● **Input material**:
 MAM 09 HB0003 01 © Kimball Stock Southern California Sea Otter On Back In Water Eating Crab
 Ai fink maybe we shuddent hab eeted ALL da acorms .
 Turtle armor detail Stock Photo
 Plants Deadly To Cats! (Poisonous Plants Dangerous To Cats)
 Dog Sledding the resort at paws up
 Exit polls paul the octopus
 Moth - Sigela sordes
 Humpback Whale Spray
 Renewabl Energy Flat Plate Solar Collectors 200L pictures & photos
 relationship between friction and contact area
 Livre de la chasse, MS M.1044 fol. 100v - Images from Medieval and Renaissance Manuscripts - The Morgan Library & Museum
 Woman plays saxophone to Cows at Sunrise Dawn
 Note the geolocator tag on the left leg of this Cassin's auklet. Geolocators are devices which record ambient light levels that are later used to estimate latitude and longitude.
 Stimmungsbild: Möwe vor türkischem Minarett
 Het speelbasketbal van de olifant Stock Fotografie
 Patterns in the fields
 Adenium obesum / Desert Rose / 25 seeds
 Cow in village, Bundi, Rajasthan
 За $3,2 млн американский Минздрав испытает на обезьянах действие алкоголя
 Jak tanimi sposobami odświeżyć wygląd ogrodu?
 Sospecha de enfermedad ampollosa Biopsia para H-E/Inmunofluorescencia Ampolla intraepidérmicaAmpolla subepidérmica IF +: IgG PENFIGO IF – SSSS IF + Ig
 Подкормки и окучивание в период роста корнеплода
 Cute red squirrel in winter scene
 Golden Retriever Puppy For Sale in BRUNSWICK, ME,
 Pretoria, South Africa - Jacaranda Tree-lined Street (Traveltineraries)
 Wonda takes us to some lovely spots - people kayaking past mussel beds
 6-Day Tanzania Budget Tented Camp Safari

● **What is being asked**: Would you copy out every line in the records that includes the string "Stock"?

● **Reply**:
 MAM 09 HB0003 01 © Kimball Stock Southern California Sea Otter On Back In Water Eating Crab
 Turtle armor detail Stock Photo
 Het speelbasketbal van de olifant Stock Fotografie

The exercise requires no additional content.